Home > database >  Presto: avoid null entries in maps and arrays
Presto: avoid null entries in maps and arrays

Time:07-10

I am new to presto and I have a table with a json column:

json-column
     
{"key-array":"[\"AAA\",\"BBB\",\"CCC\"]", "value-array":"[\"123\",\"456\",\"789\"]","str_1":"abc"}

I am trying to run the following query on the json-column.

select key, 
    value
from ( 
    select cast(json_parse(json_payload) as map(varchar, json)) parsed 
    from my_table
) a, 
unnest(
        cast(json_parse(cast(parsed['key-arr'] as varchar)) as array(varchar)), 
        cast(json_parse(cast(parsed['val-arr'] as varchar)) as array(varchar))
    ) as t(key, value)

Now it is possible that the map entries might be null. So the query above fails whenever there are NULL entries.
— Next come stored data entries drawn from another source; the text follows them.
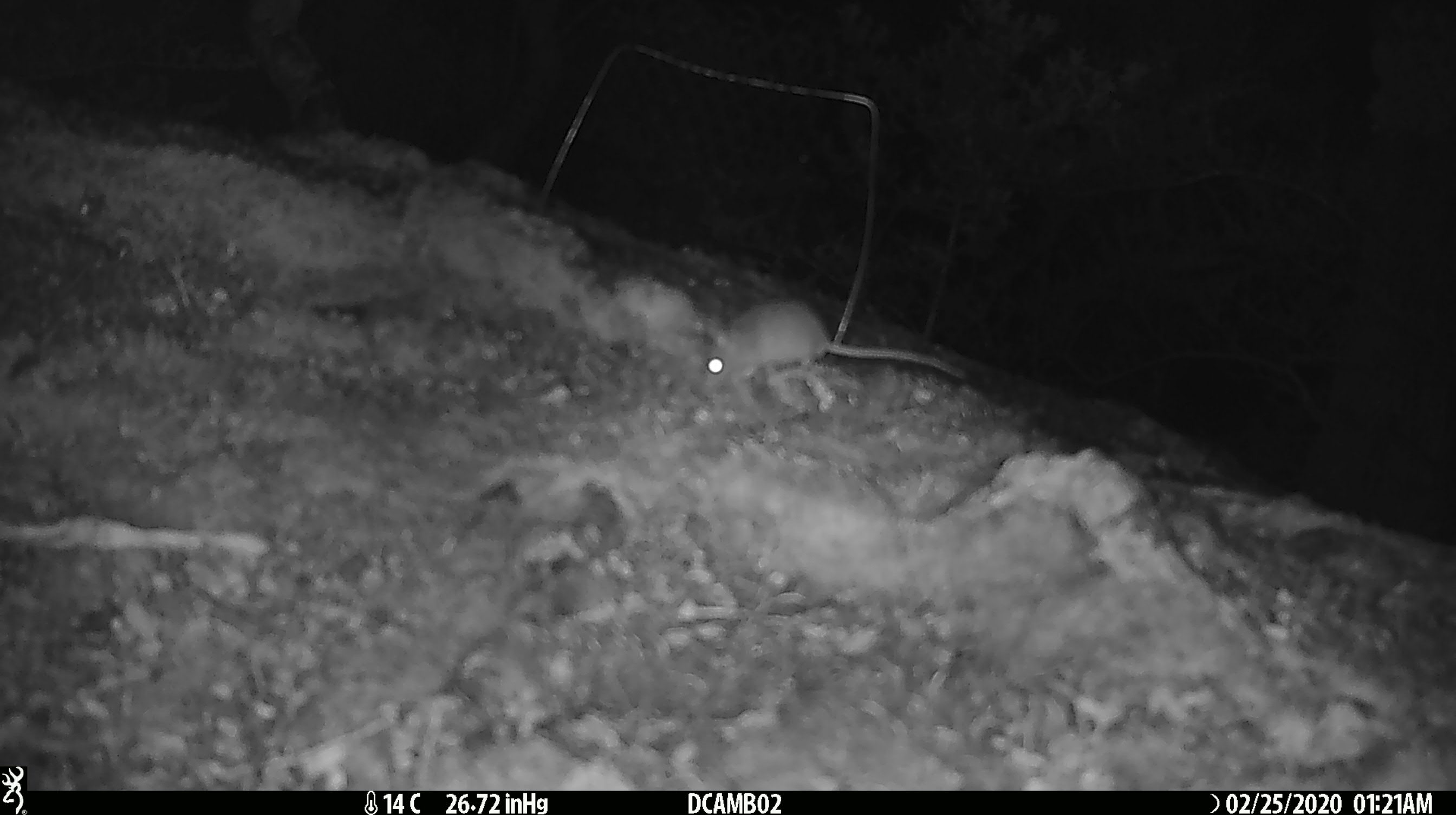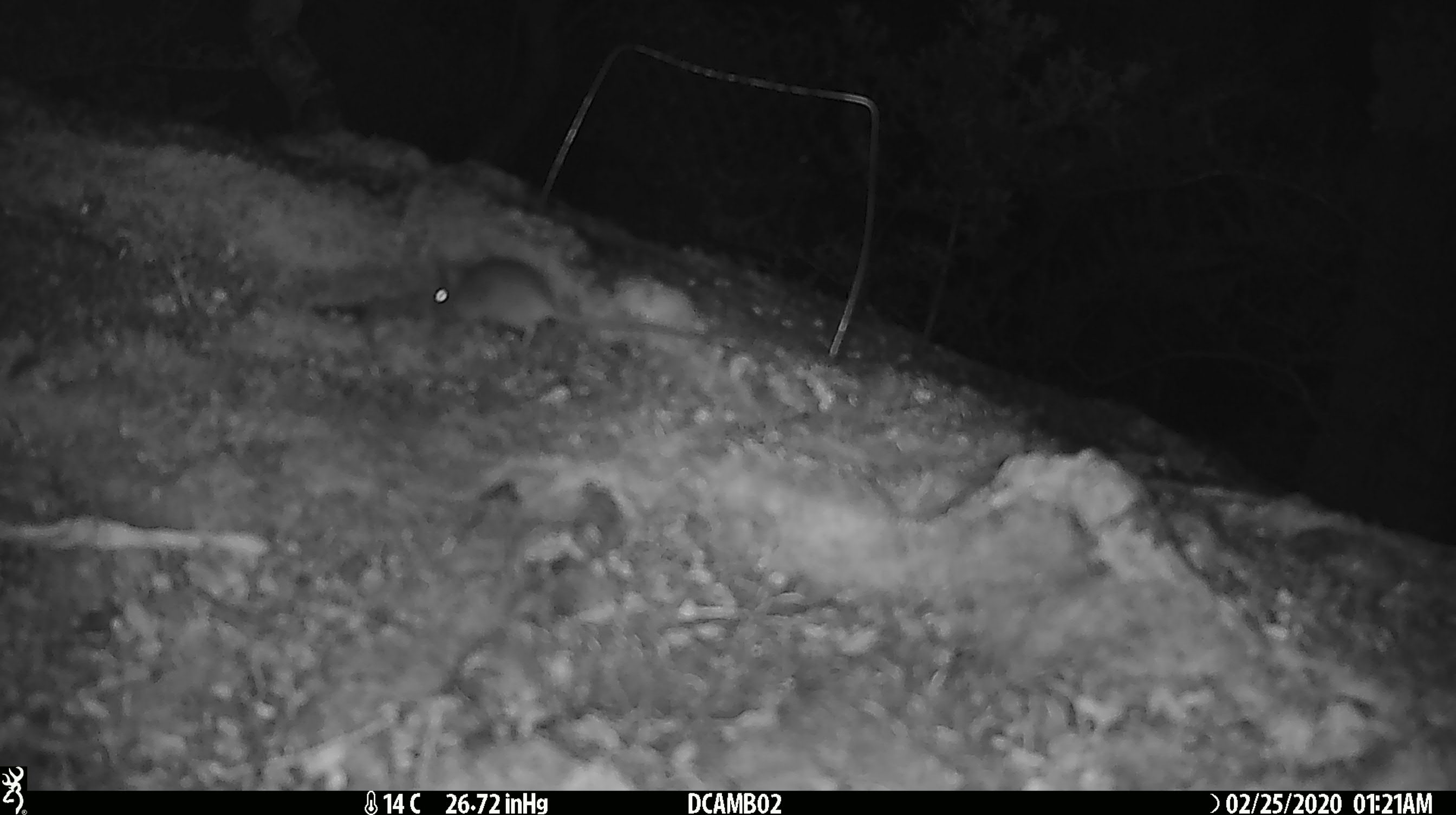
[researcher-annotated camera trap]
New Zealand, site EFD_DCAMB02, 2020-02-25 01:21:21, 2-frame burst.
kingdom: Animalia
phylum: Chordata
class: Mammalia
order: Rodentia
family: Muridae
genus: Mus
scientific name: Mus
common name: mouse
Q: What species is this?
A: Mouse (Mus).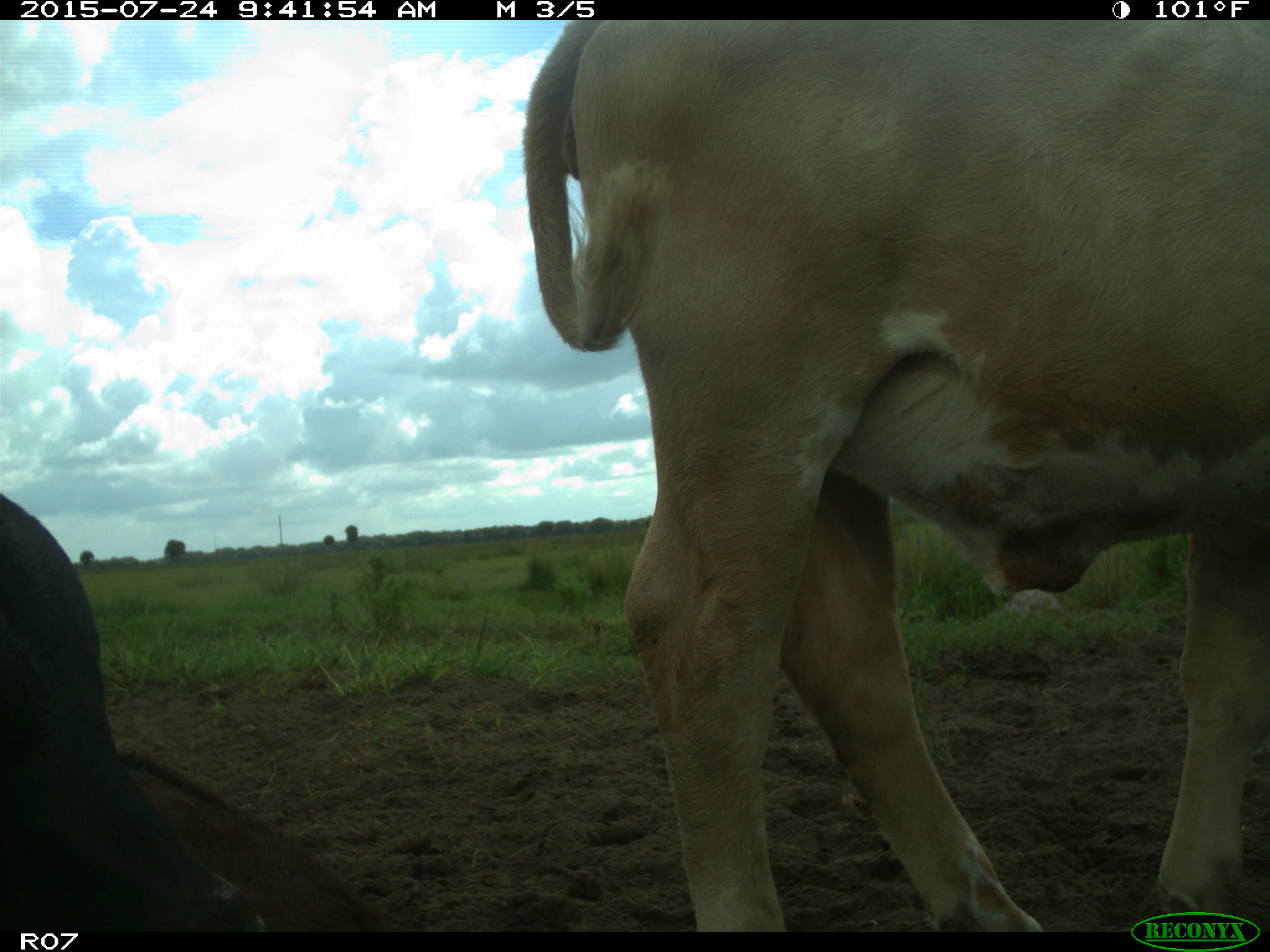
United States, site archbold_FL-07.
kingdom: Animalia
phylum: Chordata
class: Mammalia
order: Artiodactyla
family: Bovidae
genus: Bos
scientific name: Bos taurus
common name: domestic cow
Bos taurus (domestic cow).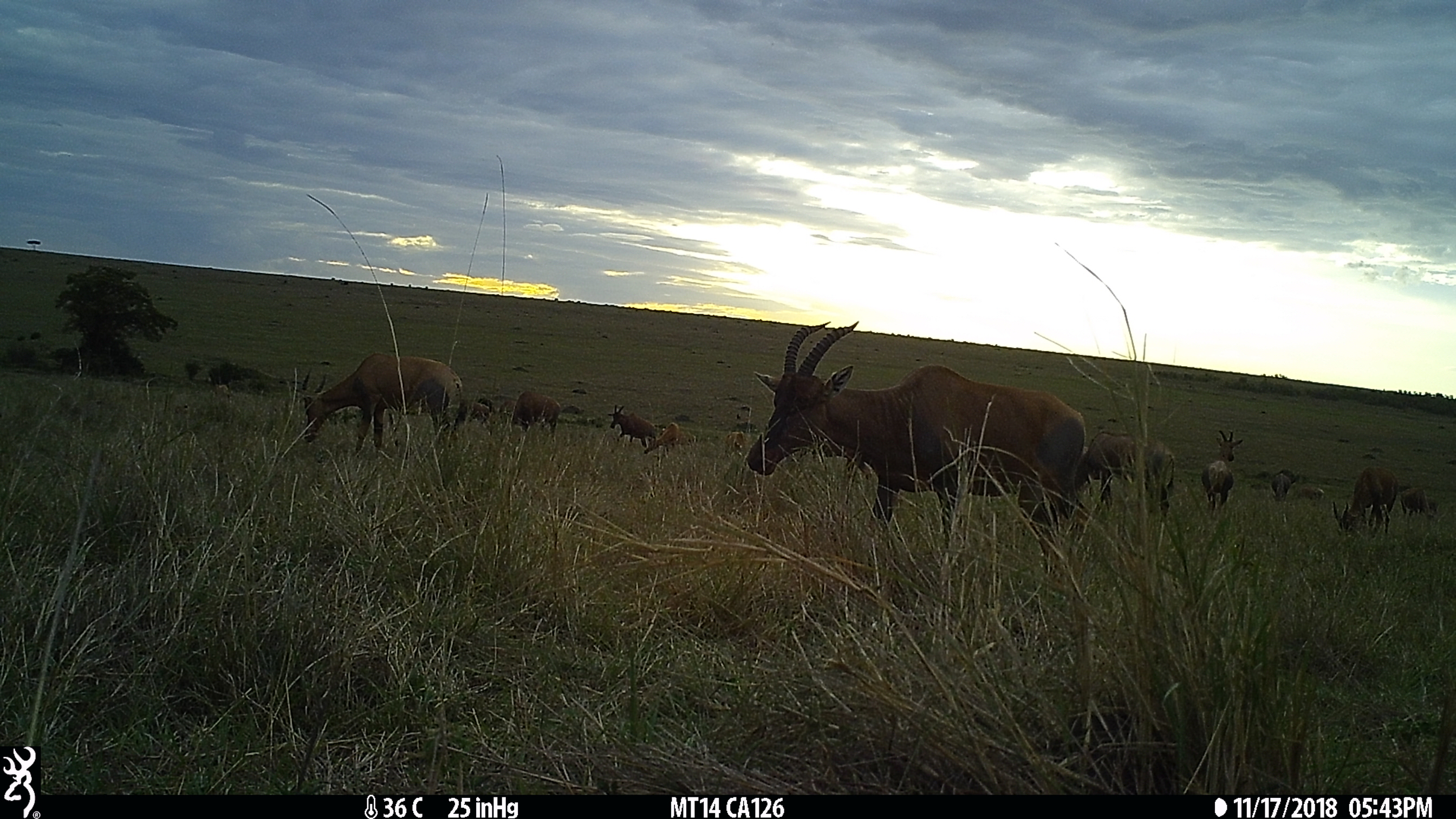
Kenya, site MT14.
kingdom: Animalia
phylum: Chordata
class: Mammalia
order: Artiodactyla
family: Bovidae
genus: Damaliscus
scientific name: Damaliscus lunatus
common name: topi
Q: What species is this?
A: Topi (Damaliscus lunatus).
An example of the data where the query fails is:

{"key-array":"", "value-array":"","str_1":"abc"}

This is the error I see:

presto error: Cannot cast to array(varchar). Expected a json array, but got null

Upon searching for possible solutions, I came across two functions filter and coalesce.

So I tried the following:

select key, 
    value
from ( 
    select cast(json_parse(json_payload) as map(varchar, json)) parsed 
    from my_table
) a, 
unnest(
        cast(coalesce(json_parse(cast(parsed['key-arr'] as varchar)), json_parse(cast('["hello"]' as varchar))) as array(varchar)), 
        cast(coalesce(json_parse(cast(parsed['value-arr'] as varchar)), json_parse(cast('["hello1"]' as varchar))) as array(varchar))
    ) as t(key, value)

But I now get the following error:

presto error: Cannot convert value to JSON: ''

I am not sure what I am doing wrong here. Can someone kindly help me out here?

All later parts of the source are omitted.